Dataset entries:
____________
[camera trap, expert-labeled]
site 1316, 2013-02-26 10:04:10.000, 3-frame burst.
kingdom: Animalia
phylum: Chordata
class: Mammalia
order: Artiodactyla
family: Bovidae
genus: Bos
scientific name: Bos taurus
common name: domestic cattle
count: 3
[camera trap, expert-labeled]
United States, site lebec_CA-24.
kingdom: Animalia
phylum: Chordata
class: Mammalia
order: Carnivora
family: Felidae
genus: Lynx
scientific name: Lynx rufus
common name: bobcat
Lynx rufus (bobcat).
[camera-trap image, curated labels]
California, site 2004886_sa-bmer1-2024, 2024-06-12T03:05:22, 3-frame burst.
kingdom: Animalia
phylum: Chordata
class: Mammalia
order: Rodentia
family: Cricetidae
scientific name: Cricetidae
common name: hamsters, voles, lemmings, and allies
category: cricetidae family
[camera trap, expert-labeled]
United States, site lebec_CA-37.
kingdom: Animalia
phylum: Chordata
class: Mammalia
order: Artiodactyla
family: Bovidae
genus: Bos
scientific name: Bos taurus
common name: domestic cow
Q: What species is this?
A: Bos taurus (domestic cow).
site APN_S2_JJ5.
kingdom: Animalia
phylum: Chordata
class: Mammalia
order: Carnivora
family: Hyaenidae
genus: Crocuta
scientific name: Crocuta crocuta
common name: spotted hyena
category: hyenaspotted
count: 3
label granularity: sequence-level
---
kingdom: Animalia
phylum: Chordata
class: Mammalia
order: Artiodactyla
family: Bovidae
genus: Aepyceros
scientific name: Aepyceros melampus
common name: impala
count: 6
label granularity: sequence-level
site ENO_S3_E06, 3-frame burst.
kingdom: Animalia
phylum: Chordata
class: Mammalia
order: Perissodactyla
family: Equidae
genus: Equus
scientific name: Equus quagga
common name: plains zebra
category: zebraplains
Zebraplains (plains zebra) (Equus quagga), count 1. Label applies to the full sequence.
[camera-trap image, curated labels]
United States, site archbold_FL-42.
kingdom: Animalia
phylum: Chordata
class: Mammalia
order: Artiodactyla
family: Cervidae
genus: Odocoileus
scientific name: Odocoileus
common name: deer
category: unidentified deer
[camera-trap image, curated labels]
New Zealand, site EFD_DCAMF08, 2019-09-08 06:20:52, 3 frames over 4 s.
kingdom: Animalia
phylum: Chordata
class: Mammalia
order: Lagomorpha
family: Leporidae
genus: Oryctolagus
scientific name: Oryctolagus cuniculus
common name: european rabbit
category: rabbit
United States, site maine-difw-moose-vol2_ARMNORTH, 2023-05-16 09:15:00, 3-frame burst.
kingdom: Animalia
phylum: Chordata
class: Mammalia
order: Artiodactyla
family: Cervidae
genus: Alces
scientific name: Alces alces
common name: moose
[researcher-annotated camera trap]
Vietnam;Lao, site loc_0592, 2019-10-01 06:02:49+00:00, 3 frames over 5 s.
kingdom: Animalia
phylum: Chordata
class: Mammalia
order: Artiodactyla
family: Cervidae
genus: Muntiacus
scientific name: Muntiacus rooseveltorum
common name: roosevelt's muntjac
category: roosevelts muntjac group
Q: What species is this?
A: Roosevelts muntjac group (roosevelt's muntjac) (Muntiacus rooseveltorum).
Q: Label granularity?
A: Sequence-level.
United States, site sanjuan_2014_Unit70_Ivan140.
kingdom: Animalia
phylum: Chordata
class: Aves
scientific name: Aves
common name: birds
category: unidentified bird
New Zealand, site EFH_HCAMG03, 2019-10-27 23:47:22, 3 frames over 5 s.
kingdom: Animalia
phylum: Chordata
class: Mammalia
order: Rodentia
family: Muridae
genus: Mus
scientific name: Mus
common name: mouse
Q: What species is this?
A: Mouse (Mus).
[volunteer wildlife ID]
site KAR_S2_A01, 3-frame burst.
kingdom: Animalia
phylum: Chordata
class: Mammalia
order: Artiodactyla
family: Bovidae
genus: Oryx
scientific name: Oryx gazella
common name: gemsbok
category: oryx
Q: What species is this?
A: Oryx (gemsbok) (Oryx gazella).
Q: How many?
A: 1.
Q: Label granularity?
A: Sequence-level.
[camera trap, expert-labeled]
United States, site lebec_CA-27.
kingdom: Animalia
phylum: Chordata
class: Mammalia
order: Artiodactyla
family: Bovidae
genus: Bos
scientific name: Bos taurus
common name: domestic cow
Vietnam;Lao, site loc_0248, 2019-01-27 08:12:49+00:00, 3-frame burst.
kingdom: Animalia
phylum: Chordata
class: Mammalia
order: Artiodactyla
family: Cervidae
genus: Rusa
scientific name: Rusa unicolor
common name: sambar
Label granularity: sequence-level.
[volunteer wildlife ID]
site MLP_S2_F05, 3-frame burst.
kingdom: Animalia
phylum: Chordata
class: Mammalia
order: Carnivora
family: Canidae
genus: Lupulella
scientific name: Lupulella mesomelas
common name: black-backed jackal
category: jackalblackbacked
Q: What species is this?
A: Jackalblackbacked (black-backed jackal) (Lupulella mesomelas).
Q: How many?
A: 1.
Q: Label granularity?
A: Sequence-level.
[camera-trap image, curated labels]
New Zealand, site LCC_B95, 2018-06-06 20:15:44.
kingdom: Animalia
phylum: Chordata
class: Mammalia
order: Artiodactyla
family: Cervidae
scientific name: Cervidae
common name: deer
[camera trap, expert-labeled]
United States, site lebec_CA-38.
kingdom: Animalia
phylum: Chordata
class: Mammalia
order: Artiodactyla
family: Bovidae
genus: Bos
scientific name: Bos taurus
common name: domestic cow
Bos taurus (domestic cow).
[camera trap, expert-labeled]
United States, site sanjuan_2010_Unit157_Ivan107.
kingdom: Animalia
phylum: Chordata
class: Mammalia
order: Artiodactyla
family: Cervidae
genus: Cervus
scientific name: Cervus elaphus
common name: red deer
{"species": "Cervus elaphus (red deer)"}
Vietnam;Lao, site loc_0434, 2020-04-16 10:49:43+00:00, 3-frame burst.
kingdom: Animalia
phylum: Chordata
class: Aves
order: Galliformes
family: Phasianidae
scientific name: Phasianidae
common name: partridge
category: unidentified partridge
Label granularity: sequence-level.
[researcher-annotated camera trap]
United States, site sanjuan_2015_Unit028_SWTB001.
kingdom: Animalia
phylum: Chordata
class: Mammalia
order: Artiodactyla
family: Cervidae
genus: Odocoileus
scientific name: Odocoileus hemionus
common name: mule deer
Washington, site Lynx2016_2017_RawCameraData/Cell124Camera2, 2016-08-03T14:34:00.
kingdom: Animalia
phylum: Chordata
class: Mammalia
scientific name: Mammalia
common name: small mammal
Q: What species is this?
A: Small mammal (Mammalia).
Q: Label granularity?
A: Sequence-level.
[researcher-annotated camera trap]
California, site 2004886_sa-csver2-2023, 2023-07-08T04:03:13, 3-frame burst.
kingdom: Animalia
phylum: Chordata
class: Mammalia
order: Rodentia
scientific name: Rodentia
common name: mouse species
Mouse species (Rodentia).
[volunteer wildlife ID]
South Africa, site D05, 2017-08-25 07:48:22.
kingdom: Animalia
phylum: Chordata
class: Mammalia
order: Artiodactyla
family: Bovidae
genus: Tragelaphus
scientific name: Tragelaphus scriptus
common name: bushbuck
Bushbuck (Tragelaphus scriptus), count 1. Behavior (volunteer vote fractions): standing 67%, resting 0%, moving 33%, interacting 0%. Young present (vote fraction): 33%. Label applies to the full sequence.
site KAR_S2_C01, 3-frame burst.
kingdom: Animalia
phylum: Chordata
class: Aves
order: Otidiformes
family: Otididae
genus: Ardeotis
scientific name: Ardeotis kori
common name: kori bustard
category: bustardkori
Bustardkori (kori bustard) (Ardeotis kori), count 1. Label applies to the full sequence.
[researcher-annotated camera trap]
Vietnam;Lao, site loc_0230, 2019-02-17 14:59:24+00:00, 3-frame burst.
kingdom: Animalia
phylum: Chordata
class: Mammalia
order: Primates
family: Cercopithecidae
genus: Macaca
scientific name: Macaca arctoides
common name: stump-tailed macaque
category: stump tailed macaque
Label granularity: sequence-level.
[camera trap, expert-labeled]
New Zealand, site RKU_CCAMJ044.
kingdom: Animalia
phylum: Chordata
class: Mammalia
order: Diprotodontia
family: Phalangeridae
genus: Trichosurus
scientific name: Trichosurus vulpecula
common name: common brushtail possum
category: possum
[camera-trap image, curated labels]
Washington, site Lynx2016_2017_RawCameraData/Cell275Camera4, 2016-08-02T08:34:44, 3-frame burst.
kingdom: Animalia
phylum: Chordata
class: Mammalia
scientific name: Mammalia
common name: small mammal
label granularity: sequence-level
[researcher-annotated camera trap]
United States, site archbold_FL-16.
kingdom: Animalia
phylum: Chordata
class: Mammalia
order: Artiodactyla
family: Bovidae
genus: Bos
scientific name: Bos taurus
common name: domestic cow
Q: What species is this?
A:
____________
Could you copy every line from the records that has "over" in it?

New Zealand, site EFD_DCAMF08, 2019-09-08 06:20:52, 3 frames over 4 s.
Vietnam;Lao, site loc_0592, 2019-10-01 06:02:49+00:00, 3 frames over 5 s.
New Zealand, site EFH_HCAMG03, 2019-10-27 23:47:22, 3 frames over 5 s.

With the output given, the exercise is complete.